-- Begin SELECTION --
Real and potential harms

Meanwhile, every week seems to bring more stories of real and potential harms, most notably from the use of social media platforms by children and adolescents. Particularly attention-grabbing were leaked documents from Facebook whistleblower Frances Haugen, which indicated that the company's own internal research showed it knew of harms to adolescents using its Instagram platform, but failed to move to address them.

And yet, we still have little real insight, because the data remains internal to Meta/Facebook.

Two weeks ago, a group of more than 250 academics – global experts in psychology, psychiatry, online technology, child development and social data science – signed an open letter to Mark Zuckerberg, founder and chief executive of Meta (formerly Facebook). In it, they argue that the company has failed to respond to its own internal research showing its platforms can negatively affect young people.

They also said Meta’s own internal research is poorly designed and secretive. They called for more collaboration with outside researchers and more transparency.

Prof Andrew Przybylski, director of research at the Oxford Internet Institute, University of Oxford, and one of the letter's principal authors, told me that proper research with open scrutiny of methods and data sets is needed because, right now, public discussion lacks the real insight that better and more transparent studies would provide.
-- End SELECTION --
TASKS AND EXERCISES ->
1: According to the passage on social media harms, how many academics signed the open letter to Mark Zuckerberg?
2: Write the next few paragraphs of the passage on social media harms, picking up after its final sentence.
None of the rows are needed.
-- Begin GIVEN DATA --
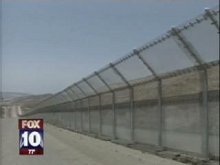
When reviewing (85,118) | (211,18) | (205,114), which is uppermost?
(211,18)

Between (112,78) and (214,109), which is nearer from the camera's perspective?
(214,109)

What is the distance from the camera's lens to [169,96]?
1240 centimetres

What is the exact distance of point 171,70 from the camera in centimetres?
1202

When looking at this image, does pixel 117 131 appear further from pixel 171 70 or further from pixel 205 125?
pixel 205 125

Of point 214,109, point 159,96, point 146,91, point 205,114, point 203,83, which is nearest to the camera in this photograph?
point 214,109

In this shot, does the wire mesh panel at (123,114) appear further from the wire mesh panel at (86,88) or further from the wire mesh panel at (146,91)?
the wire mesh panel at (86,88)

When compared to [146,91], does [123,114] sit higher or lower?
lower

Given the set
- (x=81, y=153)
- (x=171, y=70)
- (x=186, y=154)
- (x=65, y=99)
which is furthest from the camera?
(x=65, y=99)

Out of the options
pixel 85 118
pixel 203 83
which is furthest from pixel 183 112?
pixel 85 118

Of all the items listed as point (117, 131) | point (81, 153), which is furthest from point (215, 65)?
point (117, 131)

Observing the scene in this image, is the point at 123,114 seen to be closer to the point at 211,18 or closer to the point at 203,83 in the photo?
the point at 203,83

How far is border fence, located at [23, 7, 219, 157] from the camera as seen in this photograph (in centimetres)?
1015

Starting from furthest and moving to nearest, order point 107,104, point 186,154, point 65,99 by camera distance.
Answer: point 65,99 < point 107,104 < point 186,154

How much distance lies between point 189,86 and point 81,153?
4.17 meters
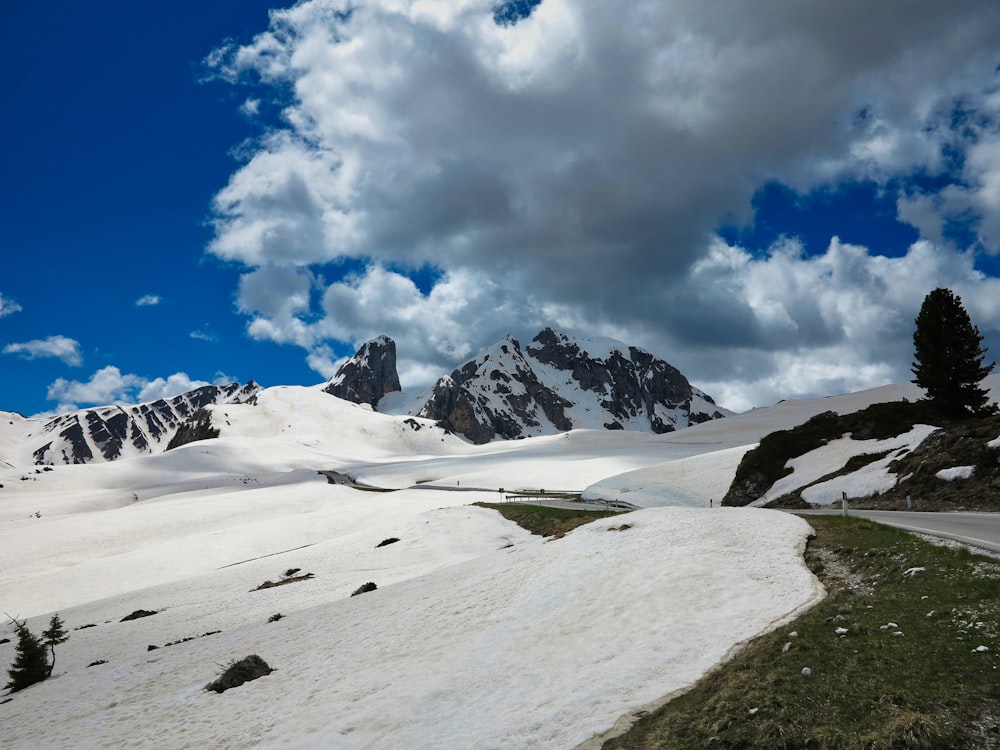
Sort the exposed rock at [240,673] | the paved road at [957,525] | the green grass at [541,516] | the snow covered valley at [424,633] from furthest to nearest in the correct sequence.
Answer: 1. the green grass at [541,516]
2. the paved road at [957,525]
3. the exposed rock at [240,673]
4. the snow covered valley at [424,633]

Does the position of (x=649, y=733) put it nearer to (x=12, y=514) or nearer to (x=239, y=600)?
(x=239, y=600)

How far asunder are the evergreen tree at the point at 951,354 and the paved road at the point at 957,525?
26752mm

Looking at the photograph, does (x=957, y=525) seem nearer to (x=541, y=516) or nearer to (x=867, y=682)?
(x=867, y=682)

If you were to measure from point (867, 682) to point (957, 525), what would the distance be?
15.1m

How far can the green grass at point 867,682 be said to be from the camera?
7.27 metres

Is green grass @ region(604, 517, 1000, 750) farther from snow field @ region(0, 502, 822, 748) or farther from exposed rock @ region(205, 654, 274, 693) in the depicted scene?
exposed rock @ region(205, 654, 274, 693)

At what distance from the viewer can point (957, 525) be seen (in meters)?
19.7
-- End GIVEN DATA --
-- Begin GIVEN DATA --
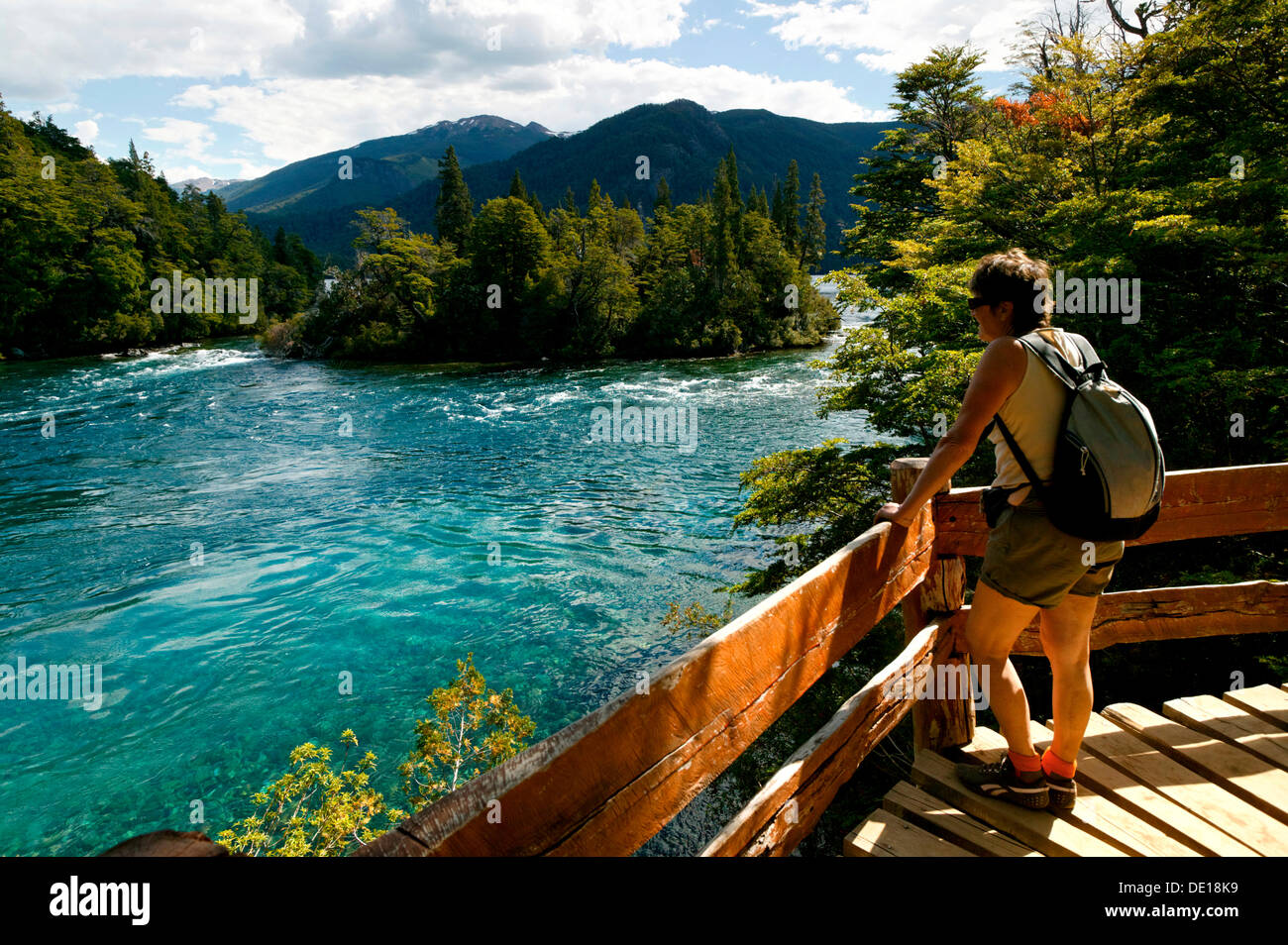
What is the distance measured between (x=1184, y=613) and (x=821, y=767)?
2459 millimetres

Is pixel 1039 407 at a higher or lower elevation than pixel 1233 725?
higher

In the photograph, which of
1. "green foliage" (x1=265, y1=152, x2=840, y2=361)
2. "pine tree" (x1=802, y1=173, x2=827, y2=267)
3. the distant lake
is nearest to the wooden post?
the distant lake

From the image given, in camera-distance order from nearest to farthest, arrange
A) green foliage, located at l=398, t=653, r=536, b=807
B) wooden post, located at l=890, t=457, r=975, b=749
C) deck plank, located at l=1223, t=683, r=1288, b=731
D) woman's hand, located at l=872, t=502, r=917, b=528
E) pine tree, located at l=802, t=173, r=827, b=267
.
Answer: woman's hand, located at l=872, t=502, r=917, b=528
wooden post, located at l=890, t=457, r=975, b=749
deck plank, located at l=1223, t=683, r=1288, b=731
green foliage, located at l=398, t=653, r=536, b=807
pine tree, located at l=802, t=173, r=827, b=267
-- End GIVEN DATA --
-- Begin GIVEN DATA --
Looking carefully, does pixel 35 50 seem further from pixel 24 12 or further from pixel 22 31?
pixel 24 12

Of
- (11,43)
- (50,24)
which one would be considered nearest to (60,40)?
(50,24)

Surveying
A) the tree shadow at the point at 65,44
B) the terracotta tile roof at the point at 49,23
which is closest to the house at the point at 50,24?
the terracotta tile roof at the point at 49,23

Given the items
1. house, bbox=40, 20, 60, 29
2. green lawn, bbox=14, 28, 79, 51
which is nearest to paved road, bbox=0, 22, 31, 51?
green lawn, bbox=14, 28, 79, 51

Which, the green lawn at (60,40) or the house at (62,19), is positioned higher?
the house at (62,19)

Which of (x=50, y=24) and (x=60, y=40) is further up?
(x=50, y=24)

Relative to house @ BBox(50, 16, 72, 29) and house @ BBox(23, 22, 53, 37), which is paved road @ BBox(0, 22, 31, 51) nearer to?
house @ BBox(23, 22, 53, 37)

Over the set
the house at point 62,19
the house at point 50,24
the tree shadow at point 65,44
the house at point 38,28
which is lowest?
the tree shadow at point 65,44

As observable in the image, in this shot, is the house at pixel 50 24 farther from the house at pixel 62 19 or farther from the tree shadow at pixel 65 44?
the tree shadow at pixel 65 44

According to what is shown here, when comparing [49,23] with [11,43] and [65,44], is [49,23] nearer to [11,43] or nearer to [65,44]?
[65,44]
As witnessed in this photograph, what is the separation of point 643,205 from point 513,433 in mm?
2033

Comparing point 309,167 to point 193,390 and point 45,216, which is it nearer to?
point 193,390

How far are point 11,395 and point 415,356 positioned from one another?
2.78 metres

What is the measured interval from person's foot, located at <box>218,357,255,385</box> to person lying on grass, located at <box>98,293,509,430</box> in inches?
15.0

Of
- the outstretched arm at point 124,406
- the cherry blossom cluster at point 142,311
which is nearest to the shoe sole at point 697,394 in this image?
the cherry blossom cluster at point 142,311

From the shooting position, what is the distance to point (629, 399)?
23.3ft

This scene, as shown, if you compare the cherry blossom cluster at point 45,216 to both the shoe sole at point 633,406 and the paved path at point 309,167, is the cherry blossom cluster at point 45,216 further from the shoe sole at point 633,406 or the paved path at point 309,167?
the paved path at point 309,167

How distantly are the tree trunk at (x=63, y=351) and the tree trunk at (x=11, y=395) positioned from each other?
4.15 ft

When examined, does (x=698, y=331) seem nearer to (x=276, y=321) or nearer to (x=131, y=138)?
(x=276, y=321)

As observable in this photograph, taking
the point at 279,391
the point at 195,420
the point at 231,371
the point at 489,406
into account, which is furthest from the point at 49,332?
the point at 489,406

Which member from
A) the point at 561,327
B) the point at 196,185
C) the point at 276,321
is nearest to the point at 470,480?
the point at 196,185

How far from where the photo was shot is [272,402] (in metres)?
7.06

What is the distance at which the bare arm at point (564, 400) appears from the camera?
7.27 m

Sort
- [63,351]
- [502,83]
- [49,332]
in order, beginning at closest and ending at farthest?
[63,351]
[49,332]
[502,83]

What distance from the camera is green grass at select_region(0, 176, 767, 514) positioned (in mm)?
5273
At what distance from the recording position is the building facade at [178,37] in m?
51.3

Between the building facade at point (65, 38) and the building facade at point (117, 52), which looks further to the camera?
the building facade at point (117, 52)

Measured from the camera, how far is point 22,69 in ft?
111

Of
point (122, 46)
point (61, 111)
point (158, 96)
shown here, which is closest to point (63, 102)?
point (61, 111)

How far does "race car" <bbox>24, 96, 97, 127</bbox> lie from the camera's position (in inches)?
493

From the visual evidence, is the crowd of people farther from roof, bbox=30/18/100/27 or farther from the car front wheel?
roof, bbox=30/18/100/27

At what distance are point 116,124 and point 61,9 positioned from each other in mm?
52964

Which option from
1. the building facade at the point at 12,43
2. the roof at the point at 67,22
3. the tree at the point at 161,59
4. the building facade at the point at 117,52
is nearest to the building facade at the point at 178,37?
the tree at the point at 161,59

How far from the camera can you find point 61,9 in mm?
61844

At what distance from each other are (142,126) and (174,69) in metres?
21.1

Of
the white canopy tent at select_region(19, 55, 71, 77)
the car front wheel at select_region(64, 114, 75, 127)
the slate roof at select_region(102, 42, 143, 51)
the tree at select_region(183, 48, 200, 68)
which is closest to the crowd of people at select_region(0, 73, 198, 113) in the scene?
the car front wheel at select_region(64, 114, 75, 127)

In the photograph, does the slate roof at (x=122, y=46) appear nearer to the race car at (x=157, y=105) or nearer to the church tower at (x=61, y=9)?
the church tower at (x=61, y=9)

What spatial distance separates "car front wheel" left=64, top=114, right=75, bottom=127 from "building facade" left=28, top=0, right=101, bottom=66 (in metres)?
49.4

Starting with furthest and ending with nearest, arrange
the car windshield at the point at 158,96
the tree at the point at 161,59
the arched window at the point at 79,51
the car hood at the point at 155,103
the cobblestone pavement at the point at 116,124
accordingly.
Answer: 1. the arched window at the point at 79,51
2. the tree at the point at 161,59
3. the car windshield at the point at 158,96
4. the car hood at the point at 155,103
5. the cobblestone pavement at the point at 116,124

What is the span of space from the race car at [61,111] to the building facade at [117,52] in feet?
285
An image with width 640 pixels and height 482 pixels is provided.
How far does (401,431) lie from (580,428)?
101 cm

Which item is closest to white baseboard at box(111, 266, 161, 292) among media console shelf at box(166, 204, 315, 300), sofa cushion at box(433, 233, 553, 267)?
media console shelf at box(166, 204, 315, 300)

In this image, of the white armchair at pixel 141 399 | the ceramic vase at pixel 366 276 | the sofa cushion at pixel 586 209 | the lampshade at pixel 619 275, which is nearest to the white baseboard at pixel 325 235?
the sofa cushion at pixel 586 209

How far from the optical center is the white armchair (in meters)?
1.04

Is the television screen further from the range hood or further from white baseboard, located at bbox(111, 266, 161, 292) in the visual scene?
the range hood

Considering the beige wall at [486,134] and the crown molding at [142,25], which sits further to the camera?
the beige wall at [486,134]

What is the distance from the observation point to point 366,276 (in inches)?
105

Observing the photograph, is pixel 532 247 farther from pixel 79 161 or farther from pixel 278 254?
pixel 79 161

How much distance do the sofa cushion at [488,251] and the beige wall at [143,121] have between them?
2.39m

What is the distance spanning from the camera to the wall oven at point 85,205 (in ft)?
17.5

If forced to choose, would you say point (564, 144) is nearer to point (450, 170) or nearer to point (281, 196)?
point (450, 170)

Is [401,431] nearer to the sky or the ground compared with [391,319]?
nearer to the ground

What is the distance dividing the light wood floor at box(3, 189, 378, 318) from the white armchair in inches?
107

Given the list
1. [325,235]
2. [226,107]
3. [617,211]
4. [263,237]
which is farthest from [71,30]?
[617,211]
-- End GIVEN DATA --
ANSWERS TO EACH TASK ->
1: More than 250.

2:
Therefore, “regulators and policymakers have little idea what practical steps need to be taken to make progress on child and adolescent mental health science”. This is a serious problem and we see it play out as battles between, as he says, “powerful corporate interests” and “scientifically illiterate thought leaders”.

That makes it worryingly easy to get a critical role, such as that of, say, an online safety commissioner, very wrong.

Meta provided me with a detailed response to the letter, which I gave to Prof Przybylski. He said he welcomed that Meta was clearly taking their letter seriously, though he noted with some amusement that one of the list of publications they offered to show that adolescents are not harmed by platforms, was one he co-authored.

Although it’s titled There Is No Evidence That Associations Between Adolescents’ Digital Technology Engagement and Mental Health Problems Have Increased, the paper’s main points include those stated in the open letter – that researchers had to depend on limited data and need more and better data from the platforms “to more rigorously examine these possibilities”.

I asked him if other platforms were more forthcoming with data. As far as data that would inform research goes, not really, he says.

“Reddit is by far the most open, followed by Twitter. But those platforms are kind of useless for mental health science. You’re not going to learn a hell of a lot about teenage body image or school bullying from the backend of LinkedIn.

"Meta, TikTok, and YouTube [which do not release adequate data] do have data that would work with other efforts to understand mental health though."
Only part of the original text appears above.